Material supplied:
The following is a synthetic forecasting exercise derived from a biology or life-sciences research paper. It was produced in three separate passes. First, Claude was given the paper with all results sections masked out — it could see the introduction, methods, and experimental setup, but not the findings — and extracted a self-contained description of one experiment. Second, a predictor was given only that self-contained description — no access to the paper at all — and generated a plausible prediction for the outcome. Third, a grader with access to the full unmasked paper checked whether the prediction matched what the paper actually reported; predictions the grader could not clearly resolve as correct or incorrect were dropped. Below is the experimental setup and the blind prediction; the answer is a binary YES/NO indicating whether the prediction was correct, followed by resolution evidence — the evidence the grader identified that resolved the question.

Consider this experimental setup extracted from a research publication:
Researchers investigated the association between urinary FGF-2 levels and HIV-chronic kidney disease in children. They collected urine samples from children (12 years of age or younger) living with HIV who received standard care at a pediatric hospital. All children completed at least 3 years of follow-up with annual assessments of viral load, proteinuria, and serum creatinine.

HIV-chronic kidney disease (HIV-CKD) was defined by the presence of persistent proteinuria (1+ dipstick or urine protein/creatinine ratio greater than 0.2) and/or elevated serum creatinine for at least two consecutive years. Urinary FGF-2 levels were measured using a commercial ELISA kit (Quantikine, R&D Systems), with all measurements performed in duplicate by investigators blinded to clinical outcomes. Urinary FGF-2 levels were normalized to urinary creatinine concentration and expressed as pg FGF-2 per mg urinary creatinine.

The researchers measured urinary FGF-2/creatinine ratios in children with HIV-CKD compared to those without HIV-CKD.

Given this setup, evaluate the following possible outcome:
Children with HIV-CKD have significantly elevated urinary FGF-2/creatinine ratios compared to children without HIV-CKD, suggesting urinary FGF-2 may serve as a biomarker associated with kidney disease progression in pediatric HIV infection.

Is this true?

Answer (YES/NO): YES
==
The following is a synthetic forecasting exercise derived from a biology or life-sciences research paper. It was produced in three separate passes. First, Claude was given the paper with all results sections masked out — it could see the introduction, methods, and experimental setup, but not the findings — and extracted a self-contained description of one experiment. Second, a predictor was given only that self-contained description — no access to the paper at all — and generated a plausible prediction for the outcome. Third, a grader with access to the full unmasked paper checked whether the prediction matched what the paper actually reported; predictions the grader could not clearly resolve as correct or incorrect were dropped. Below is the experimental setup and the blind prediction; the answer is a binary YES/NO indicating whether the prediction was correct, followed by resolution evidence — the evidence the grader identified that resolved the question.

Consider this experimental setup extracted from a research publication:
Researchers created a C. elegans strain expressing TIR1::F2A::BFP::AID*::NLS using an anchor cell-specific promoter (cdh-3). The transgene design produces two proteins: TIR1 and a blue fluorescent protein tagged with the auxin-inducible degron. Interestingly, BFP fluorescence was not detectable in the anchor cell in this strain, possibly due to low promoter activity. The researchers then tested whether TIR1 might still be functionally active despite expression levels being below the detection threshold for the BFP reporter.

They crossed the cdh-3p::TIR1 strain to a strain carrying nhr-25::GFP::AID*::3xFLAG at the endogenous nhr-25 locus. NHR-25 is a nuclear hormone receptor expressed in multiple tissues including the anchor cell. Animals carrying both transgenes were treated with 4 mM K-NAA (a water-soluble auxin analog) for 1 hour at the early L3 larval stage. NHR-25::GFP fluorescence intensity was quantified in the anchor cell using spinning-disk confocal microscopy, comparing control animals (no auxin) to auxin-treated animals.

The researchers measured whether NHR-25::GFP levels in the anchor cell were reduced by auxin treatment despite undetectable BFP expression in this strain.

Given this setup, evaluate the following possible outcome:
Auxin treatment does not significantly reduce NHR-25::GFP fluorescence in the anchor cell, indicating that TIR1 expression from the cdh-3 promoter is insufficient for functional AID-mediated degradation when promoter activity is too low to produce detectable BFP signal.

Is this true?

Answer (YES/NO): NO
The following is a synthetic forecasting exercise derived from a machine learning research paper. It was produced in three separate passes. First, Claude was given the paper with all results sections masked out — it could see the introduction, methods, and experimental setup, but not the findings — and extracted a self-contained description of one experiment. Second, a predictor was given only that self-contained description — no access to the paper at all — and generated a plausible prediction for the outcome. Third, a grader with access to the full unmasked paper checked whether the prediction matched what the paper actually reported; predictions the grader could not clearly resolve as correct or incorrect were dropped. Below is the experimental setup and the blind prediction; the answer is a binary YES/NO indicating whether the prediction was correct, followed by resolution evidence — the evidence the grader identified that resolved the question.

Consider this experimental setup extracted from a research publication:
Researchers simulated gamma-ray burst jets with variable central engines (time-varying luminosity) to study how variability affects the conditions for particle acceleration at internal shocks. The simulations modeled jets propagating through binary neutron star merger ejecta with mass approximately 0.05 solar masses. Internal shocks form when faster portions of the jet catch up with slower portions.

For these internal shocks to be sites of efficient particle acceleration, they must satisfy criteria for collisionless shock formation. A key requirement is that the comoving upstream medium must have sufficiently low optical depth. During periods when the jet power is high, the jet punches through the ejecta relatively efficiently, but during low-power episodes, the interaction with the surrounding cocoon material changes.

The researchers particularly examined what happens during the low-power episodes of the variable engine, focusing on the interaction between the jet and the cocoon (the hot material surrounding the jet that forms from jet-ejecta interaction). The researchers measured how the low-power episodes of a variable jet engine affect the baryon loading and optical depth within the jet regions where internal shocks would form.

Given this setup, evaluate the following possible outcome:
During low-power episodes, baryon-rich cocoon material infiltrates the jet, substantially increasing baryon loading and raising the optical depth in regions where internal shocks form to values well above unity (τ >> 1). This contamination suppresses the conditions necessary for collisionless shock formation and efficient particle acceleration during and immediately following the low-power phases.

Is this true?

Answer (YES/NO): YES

Work required: Copy every line of the listing that contains the word "compared".

Solution to this exercise:
The researchers measured urinary FGF-2/creatinine ratios in children with HIV-CKD compared to those without HIV-CKD.
Children with HIV-CKD have significantly elevated urinary FGF-2/creatinine ratios compared to children without HIV-CKD, suggesting urinary FGF-2 may serve as a biomarker associated with kidney disease progression in pediatric HIV infection.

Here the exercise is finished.